ECLI:NL:GHAMS:2023:489

Gerechtshof Amsterdam

Datum uitspraak
28 februari 2023
Publicatiedatum
28 februari 2023
Zaaknummer
200.313.284/01
Instantie
Gerechtshof Amsterdam
Type
Uitspraak
Rechtsgebied
Civiel recht; Personen- en familierecht
Procedures
  • Beschikking
Vindplaatsen
  • Rechtspraak.nl
AI samenvatting door LexboostAutomatisch gegenereerd

Wijziging hoofdverblijfplaats van een minderjarige in het kader van ouderlijk gezag

In deze zaak heeft het Gerechtshof Amsterdam op 28 februari 2023 uitspraak gedaan in hoger beroep over de hoofdverblijfplaats van een minderjarige, geboren in 2008, van wie de ouders gezamenlijk het gezag uitoefenen. De man, verzoeker in hoger beroep, heeft verzocht om de hoofdverblijfplaats van de minderjarige bij hem te bepalen, terwijl de vrouw, verweerster in hoger beroep, zich hiertegen verzet. Het hof heeft vastgesteld dat de minderjarige momenteel vier van de zeven nachten bij de man verblijft en drie nachten bij de vrouw. Het hof oordeelt dat de juridische situatie omtrent de hoofdverblijfplaats in overeenstemming moet worden gebracht met de feitelijke situatie. Er zijn geen feiten of omstandigheden naar voren gekomen die zich verzetten tegen de wijziging van de hoofdverblijfplaats. De man heeft zijn verzoek om alleen belast te worden met het gezag ingetrokken, waardoor het hof hierover geen inhoudelijke beoordeling heeft gegeven. De Raad voor de Kinderbescherming heeft geadviseerd dat de ouders samen moeten werken in het belang van de minderjarige. Het hof heeft de bestreden beschikking vernietigd en bepaald dat de hoofdverblijfplaats van de minderjarige bij de man komt te liggen, en heeft het verzoek van de man om een dwangsom af te wijzen. De beschikking is uitvoerbaar bij voorraad verklaard.
☆ ☆ ☆ ☆ ☆ ☆ ☆
** TAAKOMSCHRIJVING **
Ga verder met de tekst over de wijziging van de hoofdverblijfplaats en sluit aan op de laatste zin. De regels die hierna volgen staan los van de tekst over de hoofdverblijfplaats.

** AANGELEVERDE GEGEVENS **
☆ ☆ ☆ ☆ ☆ ☆ ☆
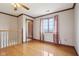 This bedroom features hardwood floors, crown molding, a ceiling fan, and a window with curtains at 4339 W Briarwood Rd, Monrovia, IN 46157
☆ ☆ ☆ ☆ ☆ ☆ ☆
** ANTWOORDRUIMTE **
Uitspraak

GERECHTSHOF AMSTERDAM

Afdeling civiel recht en belastingrecht
Team III (familie- en jeugdrecht)
Zaaknummer: 200.313.284/01
Zaaknummer rechtbank: C/13/707301 FA RK 21-5806
Beschikking van de meervoudige kamer van 28 februari 2023 in de zaak van
[de man] ,
wonende te [plaats A] ,
verzoeker in hoger beroep,
hierna te noemen: de man,
advocaat: mr. M.J. Meijer te Haarlem,
en
[de vrouw] ,
wonende te [plaats A] ,
verweerster in hoger beroep,
hierna te noemen: de vrouw,
advocaat: mr. S.A.S. Matheij te Heemstede.
Als belanghebbende is verder aangemerkt:
- de minderjarige [minderjarige] (hierna te noemen: [minderjarige] ).
In zijn adviserende taak is in de procedure gekend:
de Raad voor de Kinderbescherming,
gevestigd te Den Haag, locatie [plaats A] ,
hierna te noemen: de raad.

1.Het verloop van de procedure bij de rechtbank

Het hof verwijst voor het verloop van de procedure bij de rechtbank naar de beschikking van de rechtbank Amsterdam (hierna: de rechtbank) van 25 mei 2022, uitgesproken onder voormeld zaaknummer.

2.De procedure in hoger beroep

2.1
De man is op 23 juni 2022 in hoger beroep gekomen van de hiervoor genoemde beschikking van 25 mei 2022.
2.2
De vrouw heeft op 24 augustus 2022 een verweerschrift ingediend.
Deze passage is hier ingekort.